Non-pupil days are a great excuse for a family trip

Anne Francies, from Boreham, has twin girls - meaning everything from holidays to ice creams on the beach are twice the price.

Anne Francies with her husband and twin daughters

Anne Francies with her husband and twin daughters - Credit: Archant

They usually opt for short breaks in the UK, explained Anne. “We check for non-pupil days and then book long weekends at places like Butlins.”

She added: “We are having to pay £165 each for them to go away with school in September, so we have had to be extra clever this year.

“We’ve gone for a cottage in Wales - the national museums are free and we can use our Tesco vouchers for some days out.”

Even if you aren't going away, you can use reward vouchers offered by supermarkets and other loyality schemes to turn non-pupils days into an adventure for your children, visiting attractions that are usually packed to capacity in the summer holidays.
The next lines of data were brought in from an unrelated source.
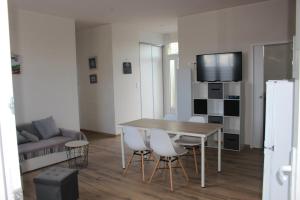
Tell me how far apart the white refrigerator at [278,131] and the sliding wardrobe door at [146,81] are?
18.4ft

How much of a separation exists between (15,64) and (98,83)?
246 cm

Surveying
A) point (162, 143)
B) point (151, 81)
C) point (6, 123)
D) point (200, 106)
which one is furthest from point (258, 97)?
point (6, 123)

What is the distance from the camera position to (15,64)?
462 centimetres

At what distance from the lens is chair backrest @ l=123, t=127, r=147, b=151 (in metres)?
3.71

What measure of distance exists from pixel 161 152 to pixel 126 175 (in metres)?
0.87

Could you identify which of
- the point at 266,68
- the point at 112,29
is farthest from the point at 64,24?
the point at 266,68

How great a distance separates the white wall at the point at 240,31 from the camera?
15.5 feet

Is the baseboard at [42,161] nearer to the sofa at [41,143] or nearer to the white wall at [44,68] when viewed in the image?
the sofa at [41,143]

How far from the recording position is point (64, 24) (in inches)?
215

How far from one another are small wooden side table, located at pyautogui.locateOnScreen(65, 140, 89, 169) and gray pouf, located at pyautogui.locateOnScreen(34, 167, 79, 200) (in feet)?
3.62

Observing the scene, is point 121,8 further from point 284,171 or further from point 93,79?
point 284,171

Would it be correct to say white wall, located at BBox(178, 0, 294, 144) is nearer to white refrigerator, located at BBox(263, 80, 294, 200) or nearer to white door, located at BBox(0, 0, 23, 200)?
white refrigerator, located at BBox(263, 80, 294, 200)

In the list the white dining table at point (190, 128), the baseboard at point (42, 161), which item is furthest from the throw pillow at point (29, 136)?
the white dining table at point (190, 128)

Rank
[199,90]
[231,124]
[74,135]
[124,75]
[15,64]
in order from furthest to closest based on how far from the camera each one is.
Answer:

Or go one step further and use them to have a complete ‘holiday at home’.

Staying at home saves the cost of travel and accomodation, and gives you more to spend on enjoying your days.

If you are stopping at home, be strict with yourself and book up activities that get you out of the house, don’t get bogged down by chores during your precious week off.

We are perfectly placed for a day out in London, a beach day, a woodland adventure and a trip to a wildlife park, zoo or animal sanctuary.

Taking a packed lunch dramatically redcues the cost of your day out, and means there is still enough money in the kitty for a little treat or a dinner stop on the way home.